─── READING TEXT

New Register House is one of multiple buildings within the National Records of Scotland estate. It is located near St Andrew Square to the east end of Princes Street in the New Town of Edinburgh, Scotland. It also houses the Court of the Lord Lyon and housed the Office of Director of Chancery until its abolition in 1928.

==Architecture and construction==
The building is located in West Register Street, Edinburgh behind Robert Adam's 18th century Register House (referred to now as General Register House). The Italianate structure was built by architect Robert Matheson between 1859 and 1863 and was complementary in architectural style to Adam's Neoclassical original. A portico was added to the south elevation to give it the character of a public building; and the style of internal finish was kept simple. New Register House was needed to provide additional storage capacity for Scotland's archives, particularly for the birth, death and marriage records, which were the result of compulsory registration after 1855. The building was first occupied in 1861 and completed in 1863 following the addition of 5 offices to each floor on the north side. The Accountant in Bankruptcy and Lord Lyon's departments were also allocated rooms. It cost, complete with fittings, nearly £35,000 to build.

──────
─── DATASET EXCERPT

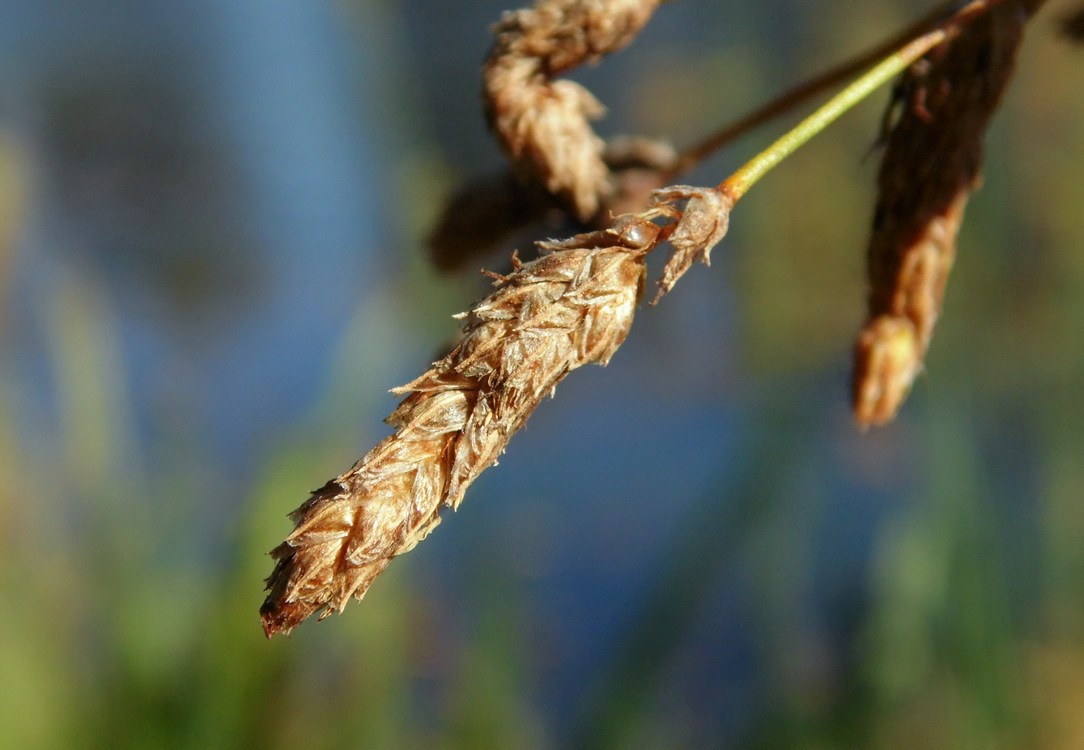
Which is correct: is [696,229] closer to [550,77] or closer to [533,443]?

──────

INSTRUCTIONS:
A. In the New Register House passage, reproduce the text starting at the words "New Register House is" and ending after the words "abolition in 1928.".
B. Answer these questions from the New Register House passage:
(i) Which office did New Register House hold until that office was abolished in 1928?
(ii) Which architect built the Italianate structure?
(iii) Roughly how much did the building cost to build, complete with fittings?

OUTPUTS FOR THE TASKS:
A.
New Register House is one of multiple buildings within the National Records of Scotland estate. It is located near St Andrew Square to the east end of Princes Street in the New Town of Edinburgh, Scotland. It also houses the Court of the Lord Lyon and housed the Office of Director of Chancery until its abolition in 1928.

B.
(i) The Office of Director of Chancery.
(ii) Robert Matheson.
(iii) Nearly £35,000.